Il film è tratto dalla storia vera di Chris Gardner, durante l’era Reagan, in una San Francisco senza sole. Venditore di macchinari ospedalieri, Gardner, con un figlio (nel film interpretto dal vero figlio di Smith, Jaden) che studia in una scuola di cinesi nel quartiere Chinatown e una moglie che lavora in una lavanderia, non ha una vita brillante. Un pensiero prende corpo nella sua testa, quello di dare una svolta alla sua vita. La ricerca i Gardner è la ricerca di una vita migliore dell’attuale contrassegnata dal benessere che gli manca, dal sorriso scomparso dal viso di sua moglie, e dalla routine di un lavoro di venditore privo di soddisfazione. Abbandonato dalla moglie, messo in carcere per un giorno, sporco di vernice e vestito come un operaio si presenterà alla selezione più importante di un corso di formazione per futuri broker all’interno di una famosa società. L’emozione aumenta durante tutto il film: un emozione che prende il cuore e anche lo stomaco nel seguire l’onestà, la forza e la caparbietà di un uomo che non demorde mai anche quando, sfrattato di casa, inventa un gioco con lo scopo di distrarre il figlio e farlo addormentare nel bagno della metropolitana.

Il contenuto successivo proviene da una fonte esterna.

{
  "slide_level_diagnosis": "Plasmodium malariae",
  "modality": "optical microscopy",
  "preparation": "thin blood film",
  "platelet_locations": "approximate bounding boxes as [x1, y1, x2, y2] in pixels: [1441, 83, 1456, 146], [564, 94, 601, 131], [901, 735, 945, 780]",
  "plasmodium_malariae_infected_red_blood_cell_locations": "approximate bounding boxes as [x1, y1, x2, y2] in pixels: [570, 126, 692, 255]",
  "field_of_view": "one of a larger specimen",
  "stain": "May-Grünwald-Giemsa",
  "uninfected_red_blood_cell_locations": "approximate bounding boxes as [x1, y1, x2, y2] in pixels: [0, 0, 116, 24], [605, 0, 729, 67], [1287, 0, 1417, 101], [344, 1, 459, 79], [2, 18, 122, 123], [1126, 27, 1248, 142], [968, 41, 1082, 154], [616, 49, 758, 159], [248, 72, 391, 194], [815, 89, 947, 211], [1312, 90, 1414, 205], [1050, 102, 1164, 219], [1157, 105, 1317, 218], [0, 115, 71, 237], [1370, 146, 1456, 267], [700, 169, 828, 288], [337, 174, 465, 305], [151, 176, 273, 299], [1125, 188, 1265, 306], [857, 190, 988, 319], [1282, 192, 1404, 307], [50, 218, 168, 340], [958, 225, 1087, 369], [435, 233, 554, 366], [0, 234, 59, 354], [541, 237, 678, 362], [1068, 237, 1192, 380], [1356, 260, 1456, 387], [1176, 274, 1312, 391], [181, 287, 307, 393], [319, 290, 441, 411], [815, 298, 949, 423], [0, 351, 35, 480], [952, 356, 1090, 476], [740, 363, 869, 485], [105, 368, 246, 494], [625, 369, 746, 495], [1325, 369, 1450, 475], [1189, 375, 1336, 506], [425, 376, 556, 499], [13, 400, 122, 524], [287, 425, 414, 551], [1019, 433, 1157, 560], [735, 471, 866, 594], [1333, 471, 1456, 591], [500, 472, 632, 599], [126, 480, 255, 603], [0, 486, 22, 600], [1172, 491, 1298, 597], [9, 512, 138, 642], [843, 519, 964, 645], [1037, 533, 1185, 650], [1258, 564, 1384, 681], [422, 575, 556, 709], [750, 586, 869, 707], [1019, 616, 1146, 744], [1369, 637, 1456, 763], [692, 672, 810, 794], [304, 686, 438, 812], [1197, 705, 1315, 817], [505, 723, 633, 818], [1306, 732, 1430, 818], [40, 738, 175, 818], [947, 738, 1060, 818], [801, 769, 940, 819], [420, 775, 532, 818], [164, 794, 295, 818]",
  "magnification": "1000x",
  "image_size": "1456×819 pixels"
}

La ricerca della felicità è lontana dai racconti intrisi di pessimismo del nostro Muccino: i suoi film, infatti, sono sempre stati raccontati con una punta di cinismo, tanto da essere etichettato in Italia come “il regista della borghesia”. Il film è una storia che tocca molti americani, che spesso arrivano a vivere una povertà estrema. Racconta la sopravvivenza di un uomo che trasforma e riscatta la sua vita. Forse l’unico particolare che lo accomuna agli altri lavori del regista italiano è che Gardner si trova, come gran parte dei personaggi di Muccino, al limite della disperazione e deve fare una scelta che determinerà la sua vita. Un dramma raccontato senza un velo di enfasi lontanissimo dalla retorica dell’happy end.